Son and former Federated Farmers national president and 2014 Agricultural Communicator of the Year Bruce Wills said last night from family property Trelinnoe that another day of searching yesterday provided no clues about his 77-year-old mother's whereabouts.
Suffering alzheimer's, she has not seen since she left the homestead to feed the chickens at the property about 6km off State Highway 2 and just east of Te Pohue, about 6pm on Tuesday.
While Mr Wills was absent in Wellington, other family members began looking for her only a short time after she was last seen.
The Lowe Corporation Hawke's Bay rescue helicopter joined a search soon after police were alerted, and specialist land search crews worked through the area and the next day, bolstered by dozens of neighbours and friends who expanded the search in rain on Thursday.

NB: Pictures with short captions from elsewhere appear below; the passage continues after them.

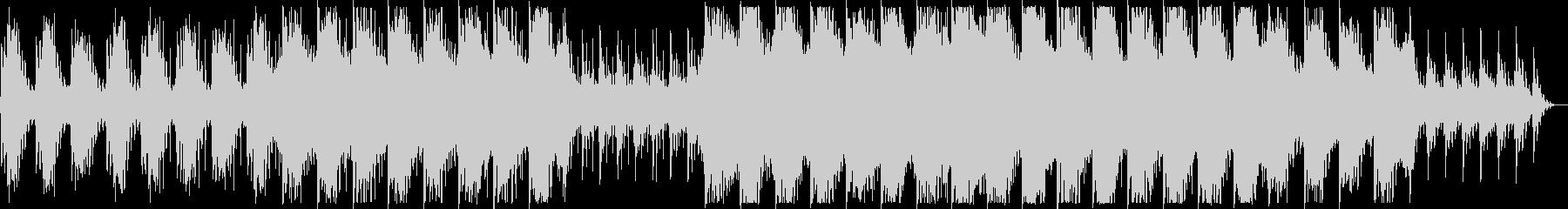 幻想的でダークなBGMの未再生の波形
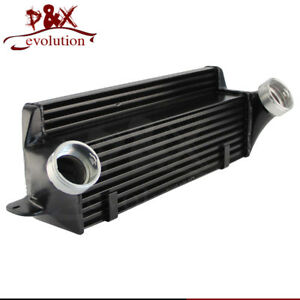 Tuning Intercooler For Bmw E Series 2.0l Diesel Eco Tune 120d 123d 320d 08-11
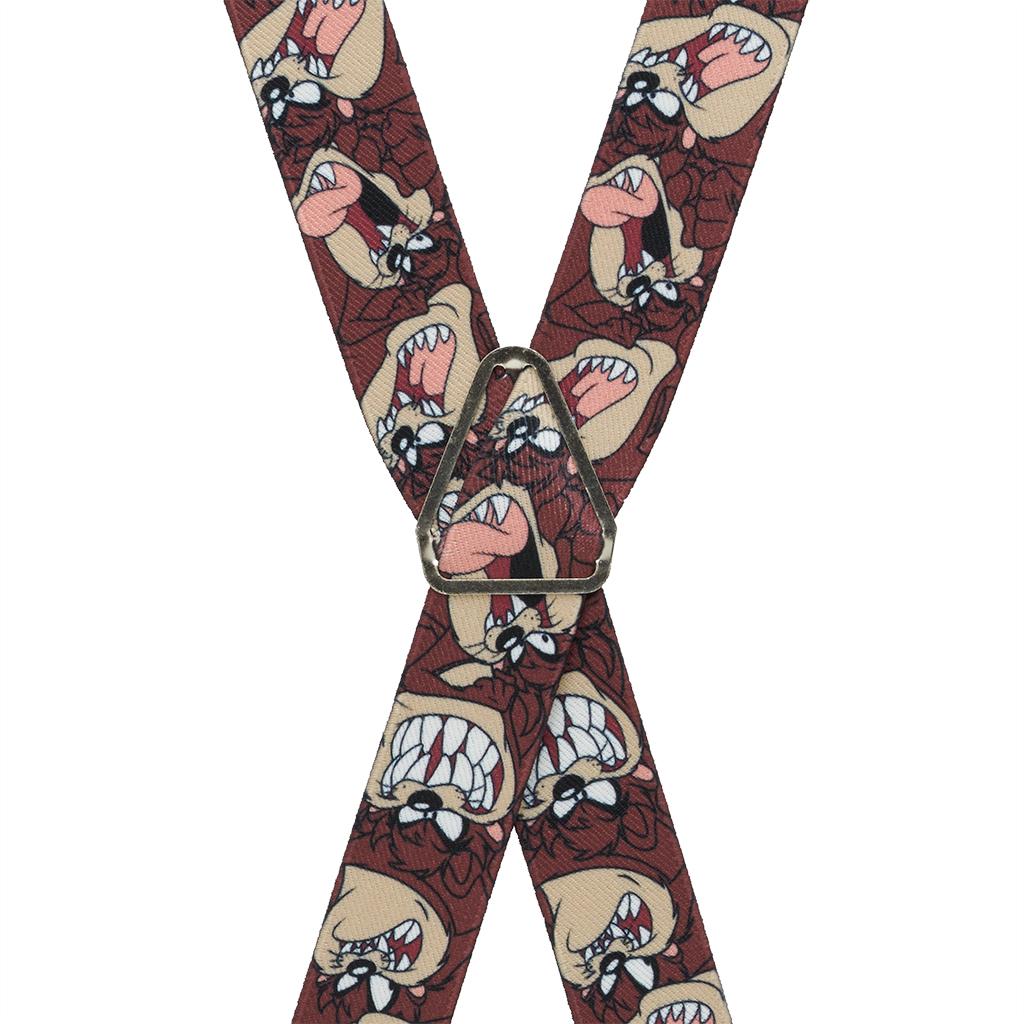 Tasmanian Devil Suspenders - Rear View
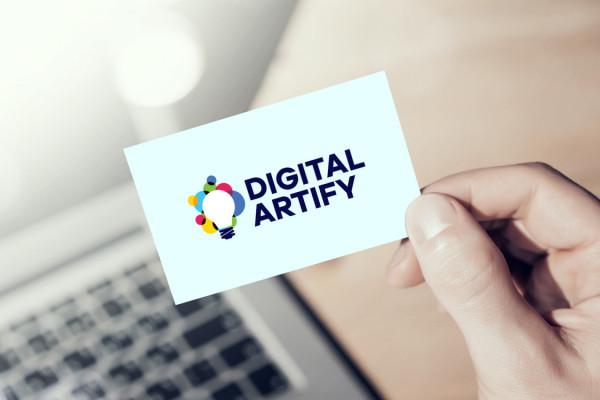 Sample branding #3 for Digitalartify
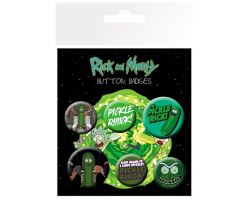 Набір значків Rick and Morty Pickle Rick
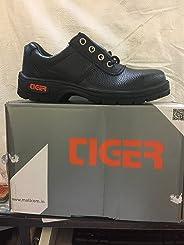 Tiger Men's Low Ankle Lorex Steel Toe Safety Shoes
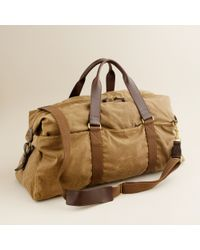 J.Crew Abingdon Weekender Bag khaki - Lyst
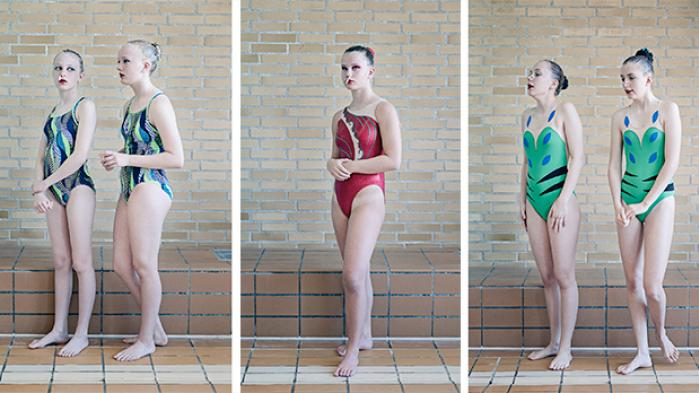 En billedfortælling om synkronsvømning
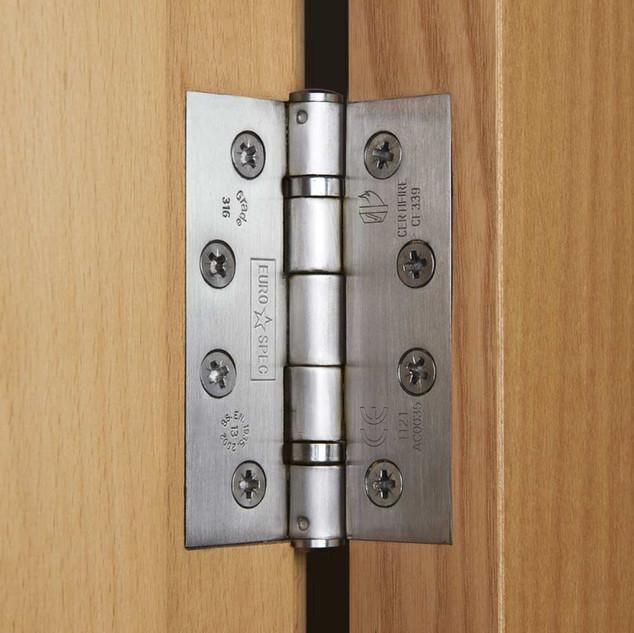 Door hanging - hinge.jpeg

Mr Wills said yesterday that with searchers having gone over 12ha of the Trelinnoe gardens several times, the hunt in improved weather spread further afield yesterday, concentrating on roadsides as far away as the Napier-Taupo highway - "both north and south".

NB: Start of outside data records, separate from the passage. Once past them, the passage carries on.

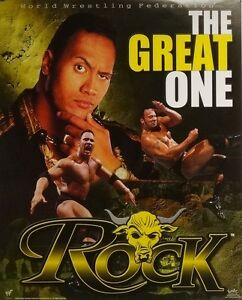 Details About The Rock Great One 16x20 Wwe Wwf Poster 2000 Dwayne Johnson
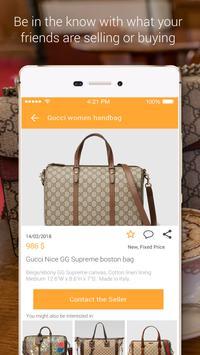 iBuyWeSell Social Classifieds apk screenshot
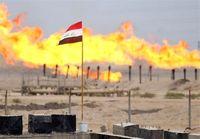 عراق صادرات نفت خام خود را افزایش میدهد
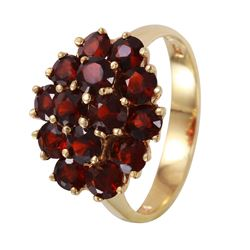 Bohemian Garnet Ladies Vintage Ring 14KT Gold. - #1122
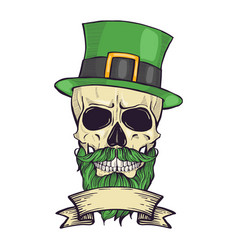 color handdrawn skull of leprechaun vector image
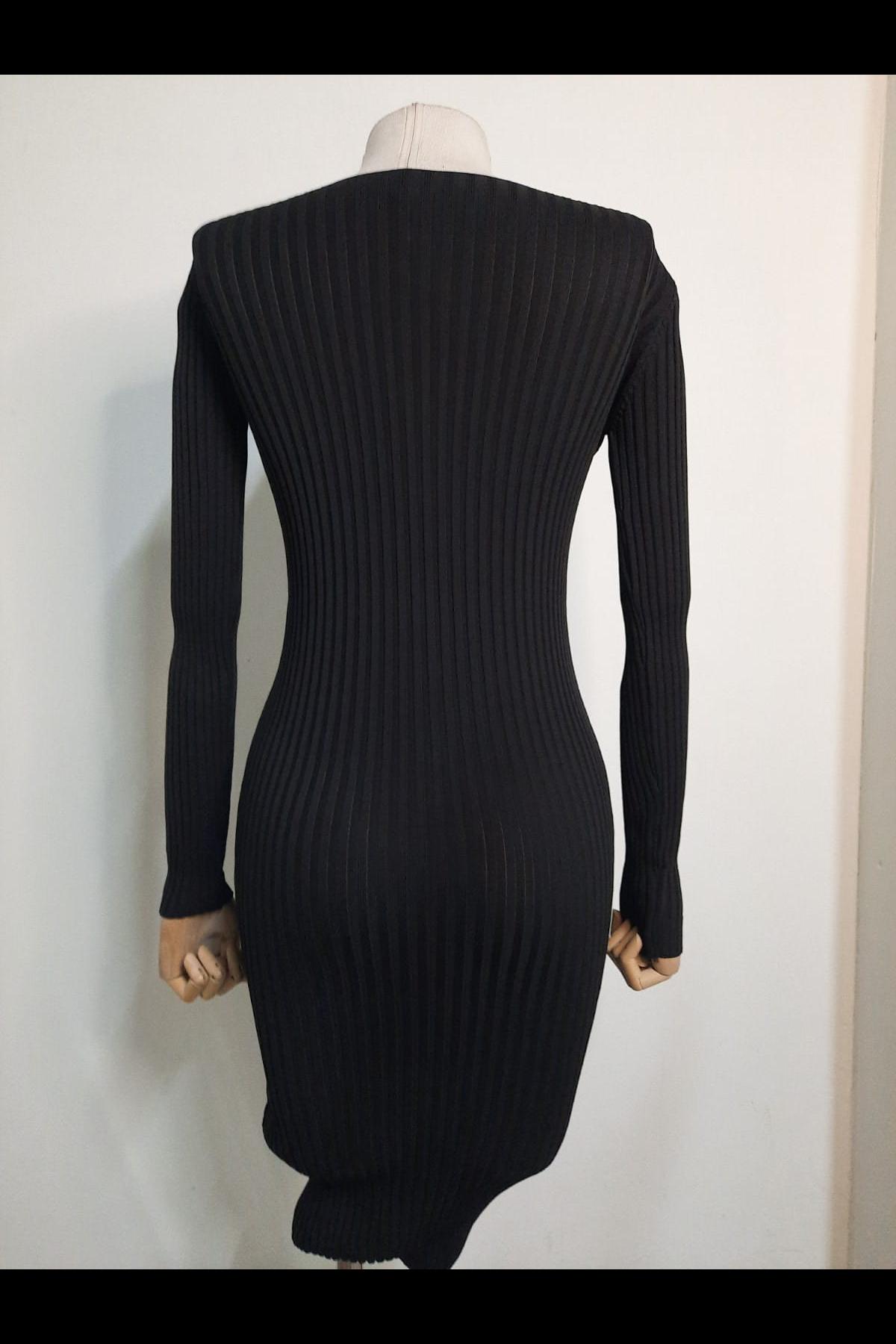 Düğme Detaylı Elbise - SİYAH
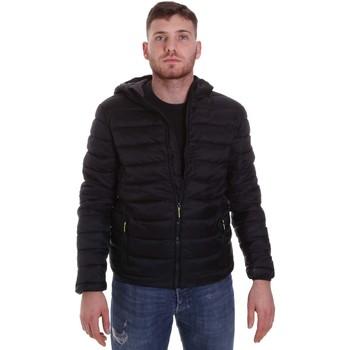 textil Herr Täckjackor Lumberjack CM95222 001 416 Svart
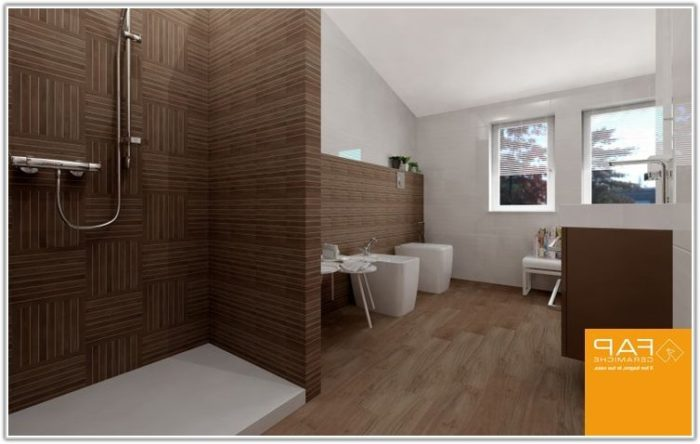 Wood Effect Floor Tiles Bathroom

Among those who joined yesterday's search was Mr Wills' aerial spreading contractor, Bruce Peterson, of Aerospread, and commercial helicopter pilot Rick Graham, who conducted voluntary searches from the air, and another of Mr Wills' sons, Matt, who had left his dairying in Canterbury so he could help.
"I'm very humbled," said Mr Wills, who was still mystified by the inability to find even the 30cm-high, 5-litre clear plastic jug Mrs Wills had to feed the chickens, which were in a roost barely 50 metres from the homestead.
Mr Wills said: "The only bit of the gardens we haven't seen is the bottoms of the six lakes.
"What we do know, from everything we've considered, that she is either very close, or somehow has managed to make her way far away," he said.
"It is Day 4. But miracles can happen, so we are still hopeful.
"We really do appeal to anybody who thinks they may have seen her, anywhere," Mr Wills said.